Note. The title was modified. Previous title was "Every theorem t has a proof no more complex than~|t|. Is this right?"
The question ("Is Kolmogorov complexity (KC) relevant for proof theory?") arises because every theorem has a proof with low Kolmogorov complexity". To be more specific,
Every theorem $t$ has a proof $p$ with $K(p)\leq K(t)+c\leq|t|+c'$, where $c$ and $c'$ are constants.
Proof: It is assumed that there is a proof checking algorithm $C(x)$ that
outputs TRUE if $x$ is a correct proof, FALSE otherwise.
Then there exists a fixed (depending on the formal system) Turing
machine $M$ with
Input: $t$ a string (that may be a theorem)
- $M$ enumerates all the proofs until (and if) $t$ is proved.
- When $t$ is proved, print the proof $p$ and halt.

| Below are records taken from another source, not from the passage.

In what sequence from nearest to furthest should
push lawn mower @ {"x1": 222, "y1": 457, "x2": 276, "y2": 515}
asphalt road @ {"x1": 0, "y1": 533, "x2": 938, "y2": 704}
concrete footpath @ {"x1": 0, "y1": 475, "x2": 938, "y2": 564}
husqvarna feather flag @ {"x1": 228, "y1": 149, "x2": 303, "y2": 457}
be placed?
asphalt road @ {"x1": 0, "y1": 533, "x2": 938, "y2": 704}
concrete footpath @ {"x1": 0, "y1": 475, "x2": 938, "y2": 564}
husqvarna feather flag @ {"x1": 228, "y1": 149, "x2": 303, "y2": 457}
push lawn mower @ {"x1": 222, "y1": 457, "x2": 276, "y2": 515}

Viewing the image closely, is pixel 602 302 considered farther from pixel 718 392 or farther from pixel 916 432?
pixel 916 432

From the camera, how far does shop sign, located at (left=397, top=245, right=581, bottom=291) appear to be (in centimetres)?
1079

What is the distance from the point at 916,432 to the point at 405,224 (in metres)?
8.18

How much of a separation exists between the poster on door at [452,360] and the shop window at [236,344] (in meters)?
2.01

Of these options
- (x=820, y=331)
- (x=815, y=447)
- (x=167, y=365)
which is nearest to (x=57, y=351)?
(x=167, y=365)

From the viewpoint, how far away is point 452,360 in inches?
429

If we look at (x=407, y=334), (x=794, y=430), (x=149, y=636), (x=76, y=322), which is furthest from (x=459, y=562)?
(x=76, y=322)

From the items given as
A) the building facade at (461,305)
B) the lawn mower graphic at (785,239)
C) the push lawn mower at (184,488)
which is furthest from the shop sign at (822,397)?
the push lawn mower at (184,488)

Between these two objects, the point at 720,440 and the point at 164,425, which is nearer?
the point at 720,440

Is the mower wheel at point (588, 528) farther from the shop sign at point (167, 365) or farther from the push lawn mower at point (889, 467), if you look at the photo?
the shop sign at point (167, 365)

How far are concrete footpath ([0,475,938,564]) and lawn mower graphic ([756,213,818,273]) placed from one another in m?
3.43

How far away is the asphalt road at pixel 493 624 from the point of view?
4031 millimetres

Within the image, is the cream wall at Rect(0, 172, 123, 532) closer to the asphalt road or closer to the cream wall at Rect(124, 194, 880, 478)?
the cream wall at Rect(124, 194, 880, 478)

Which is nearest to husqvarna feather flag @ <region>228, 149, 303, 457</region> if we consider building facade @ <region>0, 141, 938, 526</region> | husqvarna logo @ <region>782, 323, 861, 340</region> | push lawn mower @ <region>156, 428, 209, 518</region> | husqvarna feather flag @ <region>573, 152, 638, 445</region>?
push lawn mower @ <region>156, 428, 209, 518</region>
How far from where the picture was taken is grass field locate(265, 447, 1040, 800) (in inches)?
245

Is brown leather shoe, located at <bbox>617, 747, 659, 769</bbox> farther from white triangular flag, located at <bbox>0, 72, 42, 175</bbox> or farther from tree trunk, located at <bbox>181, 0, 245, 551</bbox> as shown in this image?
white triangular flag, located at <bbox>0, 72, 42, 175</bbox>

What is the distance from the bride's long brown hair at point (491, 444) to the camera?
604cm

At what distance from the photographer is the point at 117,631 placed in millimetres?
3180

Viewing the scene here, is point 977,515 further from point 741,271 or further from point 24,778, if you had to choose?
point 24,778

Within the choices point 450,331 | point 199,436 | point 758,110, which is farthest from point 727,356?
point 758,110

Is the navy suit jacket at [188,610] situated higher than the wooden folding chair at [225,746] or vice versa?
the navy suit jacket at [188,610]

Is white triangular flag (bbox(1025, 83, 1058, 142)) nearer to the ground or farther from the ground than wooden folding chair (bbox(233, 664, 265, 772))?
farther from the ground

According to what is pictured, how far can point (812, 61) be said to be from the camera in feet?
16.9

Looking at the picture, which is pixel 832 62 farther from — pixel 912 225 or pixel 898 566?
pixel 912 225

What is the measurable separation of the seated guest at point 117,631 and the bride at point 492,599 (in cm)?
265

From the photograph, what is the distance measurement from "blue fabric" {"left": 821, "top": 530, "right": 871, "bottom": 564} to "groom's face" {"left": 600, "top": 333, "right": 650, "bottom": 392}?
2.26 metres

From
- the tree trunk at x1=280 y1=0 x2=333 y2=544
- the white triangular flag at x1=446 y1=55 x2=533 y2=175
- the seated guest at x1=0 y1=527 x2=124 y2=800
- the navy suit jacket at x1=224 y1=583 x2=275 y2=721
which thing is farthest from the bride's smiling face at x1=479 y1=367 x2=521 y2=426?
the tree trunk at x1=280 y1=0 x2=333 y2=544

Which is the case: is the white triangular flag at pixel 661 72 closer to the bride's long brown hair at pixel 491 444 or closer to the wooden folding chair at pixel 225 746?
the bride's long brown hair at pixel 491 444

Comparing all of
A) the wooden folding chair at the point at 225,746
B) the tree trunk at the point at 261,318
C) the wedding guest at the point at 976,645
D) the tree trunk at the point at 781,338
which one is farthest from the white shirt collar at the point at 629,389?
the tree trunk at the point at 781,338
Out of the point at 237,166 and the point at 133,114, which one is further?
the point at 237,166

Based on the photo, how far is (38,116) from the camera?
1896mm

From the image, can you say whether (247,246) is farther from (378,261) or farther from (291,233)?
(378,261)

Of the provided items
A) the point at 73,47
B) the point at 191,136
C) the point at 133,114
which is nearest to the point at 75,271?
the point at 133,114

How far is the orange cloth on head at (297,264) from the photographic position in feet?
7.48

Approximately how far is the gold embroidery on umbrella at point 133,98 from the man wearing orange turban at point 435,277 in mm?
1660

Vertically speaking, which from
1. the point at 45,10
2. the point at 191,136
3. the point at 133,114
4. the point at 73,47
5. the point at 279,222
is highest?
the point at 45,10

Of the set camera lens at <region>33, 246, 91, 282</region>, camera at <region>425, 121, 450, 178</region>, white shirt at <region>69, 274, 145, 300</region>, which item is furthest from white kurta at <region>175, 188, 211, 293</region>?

Thus, if $t$ is a theorem, $M(t)$ prints a proof of $t$.
Using the universal TM, we get
$ K(p) \leq K(t) + c \leq |t| + c' $
where $c$ and $c'$ are constants.
Thus, and apart from a constant, no theorem needs a proof with Kolmogorov complexity greater than $|t|$. To me this seems a bit strange.
In other words, the number of bits of "inspiration" (or "non-deterministic bits", or "oracle bits") needed to prove any theorem $t$ is at most $|t|+c$.
If this is true, the very lengthy proofs that sometimes are needed to prove some simple to state theorems are necessarily very regular / structured / compressible (synonymous).